On the systems side, the Blue Gene project launched by IBM in late 1999 to build a supercomputer aimed at computationally intensive operations such as modeling the folding of human proteins, produced technology developments in load-balancing, self-healing, and fault-tolerance that made their appearance in the eServer p690, Nunes said. That Unix machine shipped last December to customers such as retailer Gap Inc., which is using it for global supply chain management, according to IBM.
HP's Valenta sees Linux getting a shot in the arm from the life sciences market: Because Linux-based systems are perceived to be relatively inexpensive, they have been well-received in academia, where many life sciences applications are developed. The consequence is that now the big pharmaceutical companies want commercialized, turnkey Linux systems to run these applications -- and companies such as HP will likely do their best to deliver.

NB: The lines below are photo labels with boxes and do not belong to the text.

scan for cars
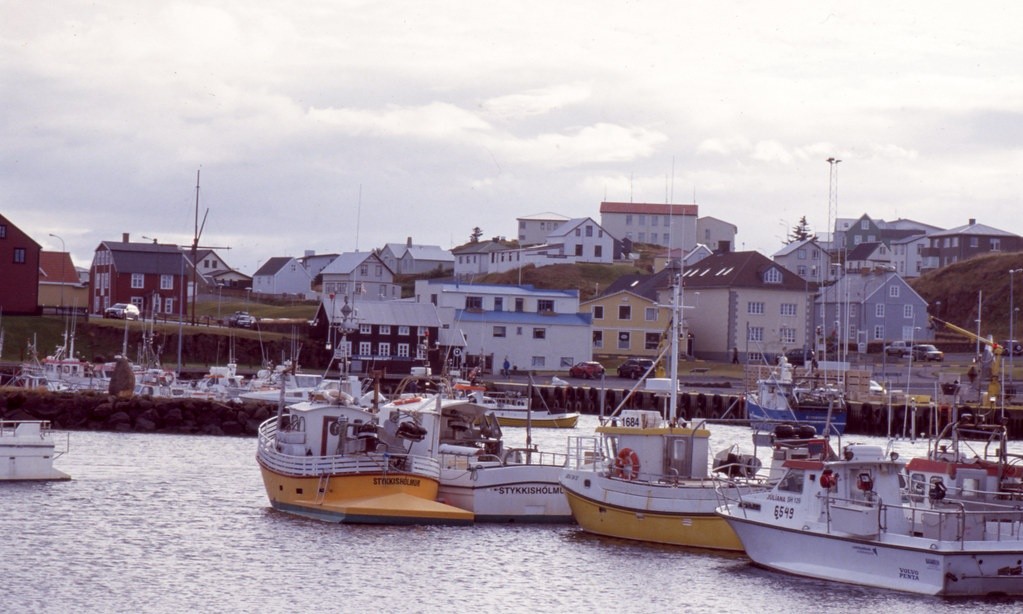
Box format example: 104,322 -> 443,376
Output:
105,303 -> 140,320
871,380 -> 887,394
911,345 -> 944,363
776,349 -> 815,366
229,315 -> 254,328
569,362 -> 605,379
617,359 -> 656,380
998,340 -> 1023,356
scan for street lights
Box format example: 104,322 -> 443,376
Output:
246,287 -> 251,312
49,233 -> 65,305
1009,270 -> 1014,384
143,236 -> 159,312
877,265 -> 896,402
218,284 -> 224,320
936,301 -> 942,318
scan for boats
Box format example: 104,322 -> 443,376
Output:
743,364 -> 847,436
256,402 -> 475,526
42,356 -> 390,412
558,411 -> 768,551
0,420 -> 71,480
709,425 -> 1023,597
440,384 -> 580,429
377,393 -> 574,524
896,421 -> 1023,522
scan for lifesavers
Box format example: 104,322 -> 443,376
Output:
164,372 -> 174,387
616,448 -> 639,482
392,395 -> 423,406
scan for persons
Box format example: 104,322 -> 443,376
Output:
409,379 -> 418,393
502,357 -> 511,377
74,350 -> 82,360
731,347 -> 740,364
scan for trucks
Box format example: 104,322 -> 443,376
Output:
885,341 -> 911,358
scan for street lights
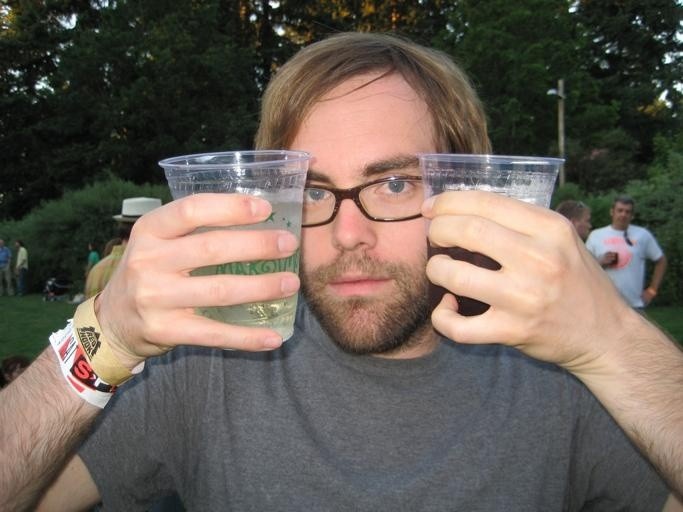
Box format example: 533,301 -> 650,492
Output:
545,77 -> 567,185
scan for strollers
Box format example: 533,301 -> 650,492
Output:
43,277 -> 75,303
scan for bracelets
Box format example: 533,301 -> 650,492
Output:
48,315 -> 112,411
74,292 -> 147,386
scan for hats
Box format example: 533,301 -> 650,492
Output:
111,197 -> 161,222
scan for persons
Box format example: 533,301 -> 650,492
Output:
0,26 -> 683,512
585,193 -> 668,315
646,285 -> 658,296
84,195 -> 163,294
12,239 -> 29,297
84,240 -> 99,272
555,197 -> 591,240
0,237 -> 14,296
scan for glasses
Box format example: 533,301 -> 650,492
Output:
624,227 -> 633,246
572,200 -> 585,215
300,177 -> 426,228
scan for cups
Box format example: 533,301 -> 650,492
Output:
413,150 -> 566,337
156,148 -> 313,355
607,248 -> 619,264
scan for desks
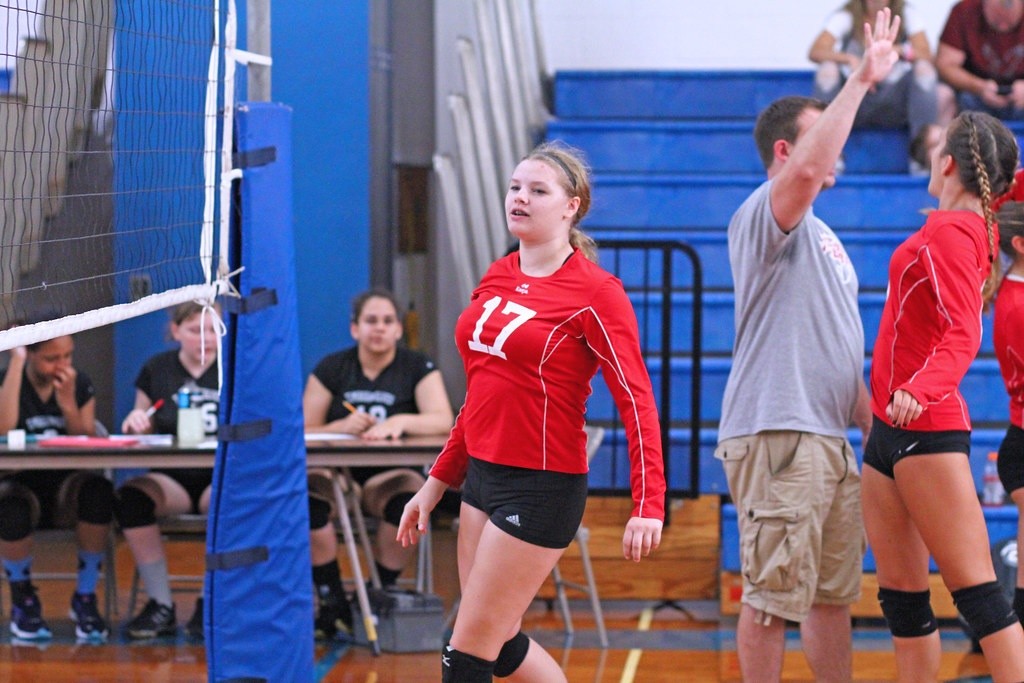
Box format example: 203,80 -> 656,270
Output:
0,432 -> 453,654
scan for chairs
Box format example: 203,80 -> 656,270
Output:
441,425 -> 608,649
0,419 -> 119,633
122,513 -> 207,633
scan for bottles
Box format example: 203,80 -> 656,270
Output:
983,452 -> 1004,507
176,378 -> 205,448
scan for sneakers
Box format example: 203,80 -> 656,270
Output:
120,594 -> 177,639
185,594 -> 205,637
9,589 -> 53,638
67,593 -> 110,639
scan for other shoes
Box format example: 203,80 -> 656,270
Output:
835,154 -> 845,173
311,589 -> 352,638
908,150 -> 931,178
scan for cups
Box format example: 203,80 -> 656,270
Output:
8,428 -> 26,450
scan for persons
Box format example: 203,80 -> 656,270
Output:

The development of software and hardware to manage very large-scale clusters or compute farms is becoming very important for Compaq, according to Rabe. Many of the company's life sciences customers are using dozens to hundreds of four-processor Alpha systems connected together. "The difficulties are: How do you manage the environment? And how do you get useful work from compute farms?" Rabe said.
Users in the life sciences community are thus among the most vocal in discussions of emerging standards in grid computing, Rabe said. Grid computing aims to create a computational resource analogous to the electricity grid, so that systems can be tapped, shared, and aggregated regardless of geographical location. Issues with which users are grappling include keeping track of computing resources that are available, and applying policies for the availability of those resources. Other areas of concern for grid computing are security -- how users are identified as being authentic when accessing the grid -- and standard procedures for accessing data.
Another area where life sciences will increasingly influence Compaq's foundation technology is in the area of computing architectures. Rabe characterized the last three or four years of life sciences computation as requiring integer rather than floating-point compute power, as the work has involved doing comparisons of character strings. Such a task lends itself to being broken down and done on clusters, he said. However, "In the next few years, they're going to be moving from character string work to looking at chemical structures of compounds such as proteins, and in the longer term, structures of larger systems such as tissues and organs." Demands for better floating point performance will drive more capable interconnects between processors, and processors that are themselves more floating-point capable, Rabe said, adding that "we are actively working with government and life sciences customers to try to define new computing architectures."
The demands of working with these new data structures will have an impact on data management tools, as "data will be structured in different ways, and people will be looking for new ways to mine data on a scale and complexity never done before," Rabe said. The development in data mining technology pushed by life sciences users will be applicable broadly, Rabe believes, in areas such as fraud detection. "Life sciences is doing earlier what many other industries are going to be doing down the road," he said.